The following essay was written by Phuong Mai. The essay
discusses the benefits of social skills over qualifications.
Topic: Employers now tend to prefer employees with good
social skills in addition to good qualifiations.Social skills are getting more
and more important compared to qualifications. Do you agree or disagree?
It is undeniable that
social skills is more and more crucial in job requirements at workplace. Today,
employees who possess clever social skills may gain stronger impression of
employers than those with good qualifications. Therefore, many believe that
social skills far outweigh qualifications. In my opinion, I strongly agree with
this viewpoint because of some following reasons.
Firstly, getting good
social skills plays an important part in creating harmonious working
environment. Actually, it is obvious that high competitiveness and envy are
invariably available at workpalces. Besides, the enormous volume of work can
put workers under much pressure and make them in bad temper.Therefore, if
people behave impolitely and do not give encouraging remarks to their
colleagues, heated arguments are likely to be arised. Consequently, employees
suffer from more excessive stress.
Secondly, social skills
can boost profitable business. This benefit is evident in jobs in a banking
organization.
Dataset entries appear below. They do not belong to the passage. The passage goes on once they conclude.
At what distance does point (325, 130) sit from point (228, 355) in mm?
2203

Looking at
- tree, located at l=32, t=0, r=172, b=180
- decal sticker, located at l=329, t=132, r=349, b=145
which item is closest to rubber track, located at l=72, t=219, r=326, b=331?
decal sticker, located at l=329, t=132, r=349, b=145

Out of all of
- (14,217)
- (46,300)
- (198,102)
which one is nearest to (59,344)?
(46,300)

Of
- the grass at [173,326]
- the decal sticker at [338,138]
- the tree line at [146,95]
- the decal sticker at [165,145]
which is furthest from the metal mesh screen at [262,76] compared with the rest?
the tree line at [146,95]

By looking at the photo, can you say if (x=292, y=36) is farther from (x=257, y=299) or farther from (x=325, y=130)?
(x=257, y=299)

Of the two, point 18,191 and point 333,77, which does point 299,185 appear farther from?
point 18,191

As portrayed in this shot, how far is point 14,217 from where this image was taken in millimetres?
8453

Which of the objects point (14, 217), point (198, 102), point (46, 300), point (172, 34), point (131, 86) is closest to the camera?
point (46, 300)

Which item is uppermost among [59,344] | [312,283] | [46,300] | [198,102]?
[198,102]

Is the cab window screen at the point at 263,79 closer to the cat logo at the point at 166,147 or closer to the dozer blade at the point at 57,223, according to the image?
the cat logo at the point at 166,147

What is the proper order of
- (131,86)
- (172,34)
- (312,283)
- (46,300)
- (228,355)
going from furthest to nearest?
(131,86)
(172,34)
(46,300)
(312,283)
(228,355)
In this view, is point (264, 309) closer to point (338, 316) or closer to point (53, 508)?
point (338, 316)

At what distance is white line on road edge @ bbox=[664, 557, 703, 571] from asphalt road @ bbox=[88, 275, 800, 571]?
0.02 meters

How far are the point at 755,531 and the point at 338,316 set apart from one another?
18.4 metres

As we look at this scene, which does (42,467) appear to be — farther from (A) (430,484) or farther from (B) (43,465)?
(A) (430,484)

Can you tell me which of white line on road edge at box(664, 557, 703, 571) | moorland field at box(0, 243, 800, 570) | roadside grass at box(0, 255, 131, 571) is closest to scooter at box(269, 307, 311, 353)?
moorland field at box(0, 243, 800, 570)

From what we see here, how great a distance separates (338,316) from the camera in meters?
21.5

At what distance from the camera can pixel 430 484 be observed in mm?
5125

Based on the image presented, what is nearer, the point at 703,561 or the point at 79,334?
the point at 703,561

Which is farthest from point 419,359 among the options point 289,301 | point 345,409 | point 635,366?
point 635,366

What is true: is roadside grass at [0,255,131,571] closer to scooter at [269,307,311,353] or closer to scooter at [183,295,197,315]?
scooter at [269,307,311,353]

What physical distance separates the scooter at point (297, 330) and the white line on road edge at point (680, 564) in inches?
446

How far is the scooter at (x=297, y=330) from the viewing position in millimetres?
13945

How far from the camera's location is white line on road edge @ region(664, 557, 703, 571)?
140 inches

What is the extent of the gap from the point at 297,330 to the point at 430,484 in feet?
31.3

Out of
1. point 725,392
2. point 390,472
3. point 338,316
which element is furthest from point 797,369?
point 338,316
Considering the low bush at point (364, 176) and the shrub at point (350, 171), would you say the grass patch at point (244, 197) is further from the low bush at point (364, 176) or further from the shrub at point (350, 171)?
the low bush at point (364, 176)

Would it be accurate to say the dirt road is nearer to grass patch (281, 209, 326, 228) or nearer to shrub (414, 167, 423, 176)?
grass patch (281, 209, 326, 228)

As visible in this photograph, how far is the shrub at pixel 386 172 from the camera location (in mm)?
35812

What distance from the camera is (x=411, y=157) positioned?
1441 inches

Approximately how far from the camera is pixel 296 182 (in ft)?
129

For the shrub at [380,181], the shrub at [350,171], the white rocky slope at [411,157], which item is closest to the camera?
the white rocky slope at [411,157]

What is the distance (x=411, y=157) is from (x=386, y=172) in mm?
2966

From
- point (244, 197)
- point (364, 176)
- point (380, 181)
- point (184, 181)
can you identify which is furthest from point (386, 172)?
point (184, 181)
When a customer approaches the bank for applying for a loan, if
the staff are friendly and enthusiastic in instructing procedures, he or her
will feel comfortable. Hence, it is likely that the bank can draw a lot of
customers in the future and make a fortune.
Some people argue that
employees who get excellent qualifications should be taken priority over those
with good interpersonal skills. However, this opinion is seemingly superficial
because if they can not communicate and behave effectively, chances of entering
prestigious companies and showing their extensive knowledge are slim.
In conclusion, acquiring
good social skills is more dominant than getting excellent qualifications
because it makes working environment comfotable. Besides it helps business to
earn a lot of money.
You were able to argue on the importance of social skills
over qualifications. You gave supporting details to prove your stand.
Vocabulary is varied: prestigious, superficial, excessive
stress, extensive knowledge.
COHERENCE AND COHESION
Good transition words: firstly, secondly, in conclusion,
therefore. Paragraphs are clear, logical and to the point.
GRAMMATICAL RANGE AND ACCURACY
There are some grammar errors: social skills is, social
skills plays,comfotable, to be
arised, workpalces, make them in bad temper,makes working environment.